Ausgewählter Text:
________

Meyer: Im Hause Epson ist dieses Thema, wie sie ausführen, also nicht präsent. Wie steuern Sie das?
Ohlsson: Deswegen fragte ich vorher etwas provukativ: Ist der Händler das Schwein? Ich bin immer sehr enttäuscht über Fachhändler, die solche Billigpreise ins Netz stellen, weil sie zum Beispiel Lagerdruck haben und dann quersubventionieren. Wir sprechen diese Reseller dann darauf an. Das Thema hat eigentlich auch schon einen Riesenbart.
Weiler: Das will ich gerne an die Händler nochmal zurückspielen. Hat das Thema einen Bart oder ist es in letzter Zeit verschärft vorgekommen?
Schröter: Früher gab es einzelne Modelle, die im Internet besonders günstig waren. Bei Mediamarkt gibt es auch Aktionsangebote, dafür ein sehr teures restliches Sortiment. Heute stellt sich uns Händlern aber eine neue Situation: Wir sollen fast über alle Hersteller und Produktkategorien hinweg, das ganze Jahr über zu Preisen bei Broadlinern einkaufen, die über denen der Online-Angebote für jeden normalen Endkunden.
von Wedemeyer: Das glaube ich nicht. Wir hatten früher in Hannover selbst ein Ladenlokal. Um uns herum waren andere IT-Firmen, die zu Preisen durchgeschoben haben, die aus unserer Sicht nicht möglich waren. Nachdem wir unseren Laden geschlossen hatten, fanden wir heraus, dass die anderen Ladenlokale die eine oder andere Geschichte lediglich intelligenter gemacht hatten, als wir. Also, wenn wir über das Thema reden, sollten wir differenziert darauf schauen, an welcher Stelle welche Preisentwicklung auftritt.

________

Datensatzeinträge:
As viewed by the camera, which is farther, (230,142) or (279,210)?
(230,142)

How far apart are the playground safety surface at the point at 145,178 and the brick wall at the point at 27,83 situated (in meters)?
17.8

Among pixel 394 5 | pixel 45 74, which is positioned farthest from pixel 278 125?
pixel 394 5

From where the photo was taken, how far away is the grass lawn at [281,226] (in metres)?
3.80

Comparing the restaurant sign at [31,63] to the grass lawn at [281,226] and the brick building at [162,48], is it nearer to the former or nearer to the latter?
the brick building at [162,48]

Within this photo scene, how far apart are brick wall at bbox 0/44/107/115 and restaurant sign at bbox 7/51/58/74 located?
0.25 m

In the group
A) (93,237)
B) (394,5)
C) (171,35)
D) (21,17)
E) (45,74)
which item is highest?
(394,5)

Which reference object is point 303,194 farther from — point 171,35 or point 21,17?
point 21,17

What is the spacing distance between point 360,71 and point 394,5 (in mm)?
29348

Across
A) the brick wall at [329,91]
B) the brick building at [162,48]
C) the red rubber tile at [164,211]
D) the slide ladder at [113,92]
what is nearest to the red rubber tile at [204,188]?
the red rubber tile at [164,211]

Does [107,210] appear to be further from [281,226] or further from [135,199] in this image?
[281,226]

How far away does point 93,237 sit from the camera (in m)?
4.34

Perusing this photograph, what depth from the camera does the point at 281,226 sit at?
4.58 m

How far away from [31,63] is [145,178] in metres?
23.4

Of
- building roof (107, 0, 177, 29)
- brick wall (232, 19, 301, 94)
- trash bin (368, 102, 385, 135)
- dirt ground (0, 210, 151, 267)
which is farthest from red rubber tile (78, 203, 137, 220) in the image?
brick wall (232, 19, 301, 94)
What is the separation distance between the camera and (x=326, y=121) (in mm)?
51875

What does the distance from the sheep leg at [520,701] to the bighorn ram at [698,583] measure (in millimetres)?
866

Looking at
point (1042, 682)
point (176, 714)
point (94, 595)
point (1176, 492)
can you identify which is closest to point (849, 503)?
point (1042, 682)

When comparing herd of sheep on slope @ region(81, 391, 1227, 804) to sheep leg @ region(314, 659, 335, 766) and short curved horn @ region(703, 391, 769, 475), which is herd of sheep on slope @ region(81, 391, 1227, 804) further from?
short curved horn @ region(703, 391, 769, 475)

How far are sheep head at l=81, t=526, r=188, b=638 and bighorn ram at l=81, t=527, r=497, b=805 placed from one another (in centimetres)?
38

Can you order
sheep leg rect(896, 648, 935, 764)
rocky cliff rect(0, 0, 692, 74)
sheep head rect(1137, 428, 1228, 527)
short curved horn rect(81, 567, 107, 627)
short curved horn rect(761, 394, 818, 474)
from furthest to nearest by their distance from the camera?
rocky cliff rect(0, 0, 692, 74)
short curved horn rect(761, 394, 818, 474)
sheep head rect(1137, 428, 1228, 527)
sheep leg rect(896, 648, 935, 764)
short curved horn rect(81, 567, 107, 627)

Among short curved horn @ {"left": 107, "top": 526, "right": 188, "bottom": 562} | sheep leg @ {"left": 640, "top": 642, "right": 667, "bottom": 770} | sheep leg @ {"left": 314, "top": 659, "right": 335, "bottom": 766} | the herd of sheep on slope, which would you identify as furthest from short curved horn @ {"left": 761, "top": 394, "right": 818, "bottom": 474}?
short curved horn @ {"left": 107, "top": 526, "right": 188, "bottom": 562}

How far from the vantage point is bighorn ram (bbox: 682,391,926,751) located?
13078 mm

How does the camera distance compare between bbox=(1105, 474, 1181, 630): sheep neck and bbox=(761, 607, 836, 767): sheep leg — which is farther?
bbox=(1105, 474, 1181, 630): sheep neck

________

Gestellte Aufgabe 1:
Beantworte drei Fragen zum Gesprächsauszug über Händlerpreise:
(a) Wie reagiert man laut Ohlsson auf Reseller, die Billigpreise ins Netz stellen?
(b) Welcher Händler hat laut Schröter Aktionsangebote und dafür ein sehr teures restliches Sortiment?
(c) In welcher Stadt hatte von Wedemeyers Firma früher ein Ladenlokal?
Gestellte Aufgabe 2: Greif den Gesprächsauszug über Händlerpreise auf und setze ihn nach dem letzten Beitrag fort.
Für die Bearbeitung braucht man die Datensätze nicht.

Lösung 1:
(a) Man spricht diese Reseller darauf an.
(b) Mediamarkt.
(c) In Hannover.

Lösung 2:
Bode: In der Wahrnehmung tauchen Produkte auf, die in einem hohen Volumen im Markt draußen sind und dann online über irgendwelche Preissuchmaschinen zu finden sind. Das kann ein Drucker für 39 Euro sein, der um neun Euro günstiger angeboten wird. Dann ist das in der Wahrnehmung schon ein Schweinepreis. Ist das korrekt?
Schröter: Ja, sicher, wenn der Preis unter meinem Einkaufspreis beim Distributer liegt.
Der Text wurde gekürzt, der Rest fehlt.